Problem to solve =
Can you retype, word for word, the stretch of the Novus oil update from "2011 operational highlights" through "2010 production volumes."?

The contingent resource assessment, effective as at Dec. 31, 2011,
reports a "best estimate" of discovered petroleum initially in place
(DPIIP) on Novus working interest and option lands totalling 644.8
million barrels (MMSTB) of light Viking oil, up 15 per cent from Nov. 30,
2010. This estimate consists of 527.9 MMSTB on company-owned land and
an additional 116.9 MMSTB on lands under option to Novus. Eighty-two per cent of the
DPIIP now reside on Novus working interest land up from 68 per cent at Nov. 30, 2010. In the contingent resource assessment, approximately 56 per cent of
the net acreage controlled by Novus (56.9 net sections owned and 9.9
net sections under option) was recognized by Sproule as containing
DPIIP.
-
As part of the contingent resource assessment, Sproule included
estimates of recoverable contingent resource volumes beyond booked
reserves captured in the Dec. 31, 2011, reserve report. The
contingent resource assessment reports a best estimate of contingent
resources on Novus working interest and option lands totalling 11.8
MMSTB, which are economic at current prices and costs. This estimate
consists of 7.9 MMSTB on company-owned land and an additional 3.9 MMSTB
on lands under option to Novus.
-
Total proved plus probable reserves plus the best estimate of
recoverable contingent resources represent approximately 4 per cent of the
DPIIP.
2011 operational highlights
-
The company began its 2012 drilling program on Feb. 1, and has
drilled two wells to date.
-
The company's average production for 2011 was an estimated 1,971 barrels of oil equivalent per day,
representing 77-per-cent year-over-year average production volume growth.
-
Novus achieved record production of an estimated 2,845 boe/d in the
fourth quarter of 2011 (83 per cent oil and liquids) representing an 81-per-cent
increase over fourth quarter 2010 production volumes.
-
Operating netbacks in the fourth quarter of 2011 for the company's
Viking light oil production in Dodsland were estimated to be a record
$68.34/boe.
-
Novus achieved a recycle ratio of 3.9 times for the current year for
proved plus probable reserves based on 2011 finding, development and
acquisition costs excluding FDC and a 2011 corporate operating netback
of $47.17/boe.
-
During 2011, Novus achieved a 100-per-cent success rate on its Dodsland area
Viking oil drilling campaign. Novus operated the drilling of 52 wells
throughout the year, all using horizontal multistage frac technology.
-
Results from the company's Flaxcombe lands in the Dodsland area continue
to materially exceed expectations. In 2011, Novus drilled 16 wells in
the area with 90-day average rates, excluding associated gas production
volumes, of 64 barrels per day.
-
Well costs in the Dodsland area continued to decrease in 2011, with
costs for drilling and completions averaging approximately $835,000, tie-in costs averaging $95,000 and on stream costs
averaging $930,000 per well.
-
Novus currently controls 119 net sections of Viking rights, and has a
risked drilling inventory of 610 net, undrilled Viking oil locations
based on eight-well-per-section spacing and the development of only one
of the two distinct cycles present on its Flaxcombe lands.

Dataset excerpts =

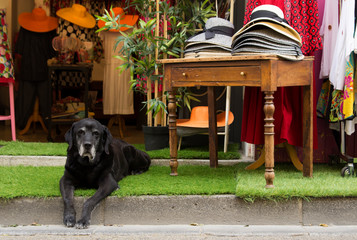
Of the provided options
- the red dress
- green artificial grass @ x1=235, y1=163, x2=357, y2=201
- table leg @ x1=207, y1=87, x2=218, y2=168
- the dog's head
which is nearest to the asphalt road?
green artificial grass @ x1=235, y1=163, x2=357, y2=201

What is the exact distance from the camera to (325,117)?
171 inches

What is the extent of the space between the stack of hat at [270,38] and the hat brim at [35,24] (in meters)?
4.72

Written response =
2011 operational highlights
-
The company began its 2012 drilling program on Feb. 1, and has
drilled two wells to date.
-
The company's average production for 2011 was an estimated 1,971 barrels of oil equivalent per day,
representing 77-per-cent year-over-year average production volume growth.
-
Novus achieved record production of an estimated 2,845 boe/d in the
fourth quarter of 2011 (83 per cent oil and liquids) representing an 81-per-cent
increase over fourth quarter 2010 production volumes.